-- BEGIN Record list --

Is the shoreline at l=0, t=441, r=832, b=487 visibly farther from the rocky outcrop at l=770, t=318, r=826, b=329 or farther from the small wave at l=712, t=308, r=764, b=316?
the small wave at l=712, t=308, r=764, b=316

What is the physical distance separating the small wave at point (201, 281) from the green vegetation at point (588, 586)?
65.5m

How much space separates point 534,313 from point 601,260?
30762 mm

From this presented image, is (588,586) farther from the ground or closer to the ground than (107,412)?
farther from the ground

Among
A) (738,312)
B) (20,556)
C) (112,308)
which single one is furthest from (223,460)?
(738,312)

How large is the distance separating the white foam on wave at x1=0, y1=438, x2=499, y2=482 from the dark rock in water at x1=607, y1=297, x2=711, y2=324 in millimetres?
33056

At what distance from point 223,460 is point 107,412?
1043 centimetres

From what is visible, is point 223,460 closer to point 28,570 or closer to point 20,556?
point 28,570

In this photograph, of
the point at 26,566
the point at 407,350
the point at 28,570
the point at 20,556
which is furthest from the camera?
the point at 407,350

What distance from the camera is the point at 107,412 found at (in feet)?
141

-- END Record list --

### Instructions to follow
Write out every one of the records above, word for word.

### Result for this exercise
Is the shoreline at l=0, t=441, r=832, b=487 visibly farther from the rocky outcrop at l=770, t=318, r=826, b=329 or farther from the small wave at l=712, t=308, r=764, b=316?
the small wave at l=712, t=308, r=764, b=316

What is the physical distance separating the small wave at point (201, 281) from the green vegetation at point (588, 586)?
65.5m

How much space separates point 534,313 from point 601,260?
30762 mm

From this presented image, is (588,586) farther from the ground or closer to the ground than (107,412)?
farther from the ground

Among
A) (738,312)
B) (20,556)
C) (112,308)
which single one is furthest from (223,460)?
(738,312)

How large is the distance separating the white foam on wave at x1=0, y1=438, x2=499, y2=482 from the dark rock in water at x1=607, y1=297, x2=711, y2=324 in millimetres?
33056

At what distance from point 223,460 is point 107,412?
1043 centimetres

From what is visible, is point 223,460 closer to point 28,570 or closer to point 20,556?
point 28,570

In this photograph, of
the point at 26,566
the point at 407,350
the point at 28,570
the point at 20,556
which is furthest from the camera?
the point at 407,350

What distance from the camera is the point at 107,412 found at (in feet)?
141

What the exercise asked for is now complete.